Morbillo, senza vaccino fuori da esercito, società sportive ed Erasmus

Vaccinazione contro morbillo e rosolia a tappeto per tutti i nati dopo il 1975. Nel complesso, oltre 2 milioni e mezzo di persone interessate (per la precisione 2.512.081), a cui andranno somministrate due dosi, ipotizzando una copertura al 100%. L’obiettivo del Piano nazionale per l’eliminazione del morbillo e della rosolia congenita 2019-2023, inviato dal ministero della Salute alle Regioni per l’intesa che lo renderà operativo, è far uscire l’Italia dalla posizione di Paese endemico, tra gli otto segnalati dall’ufficio europeo dell’Organizzazione mondiale della Sanità.

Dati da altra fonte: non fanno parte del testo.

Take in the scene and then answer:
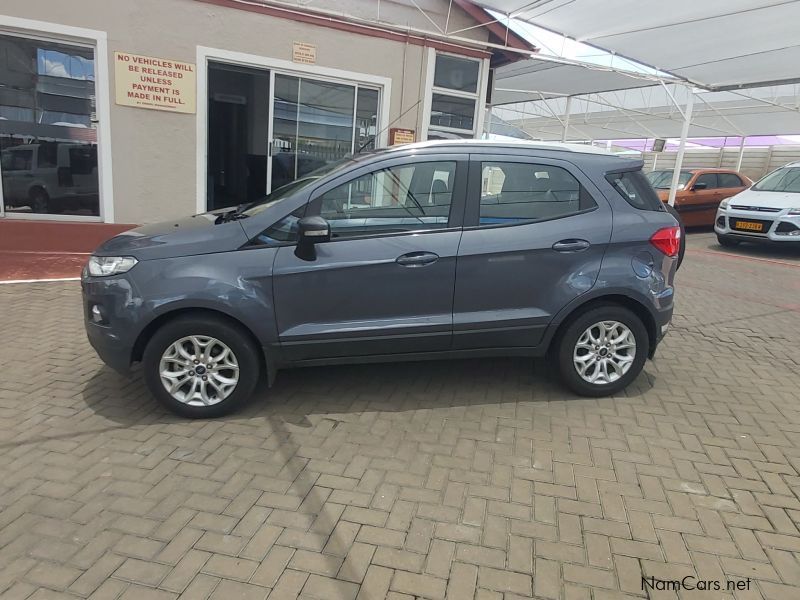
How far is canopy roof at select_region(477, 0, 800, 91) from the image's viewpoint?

La legge Lorenzin che ha ripristinato l’obbligo a scuola nel luglio 2017 ha prodotto – per ammissione del ministero M5S guidato da Giulia Grillo, fermamente contraria all’imposizione della profilassi – un balzo in avanti delle coperture decisivo, ma non sufficiente. E soprattutto limitato alle coorti dal 2001 in poi (quelle raggiunte dall’obbligo a scuola), mentre ancora oggi resta scoperta un’ampia fascia di adolescenti e adulti – l’età media dei contagi è sui 27 anni – che il nuovo Piano si ripromette di intercettare con un’azione a tutto campo.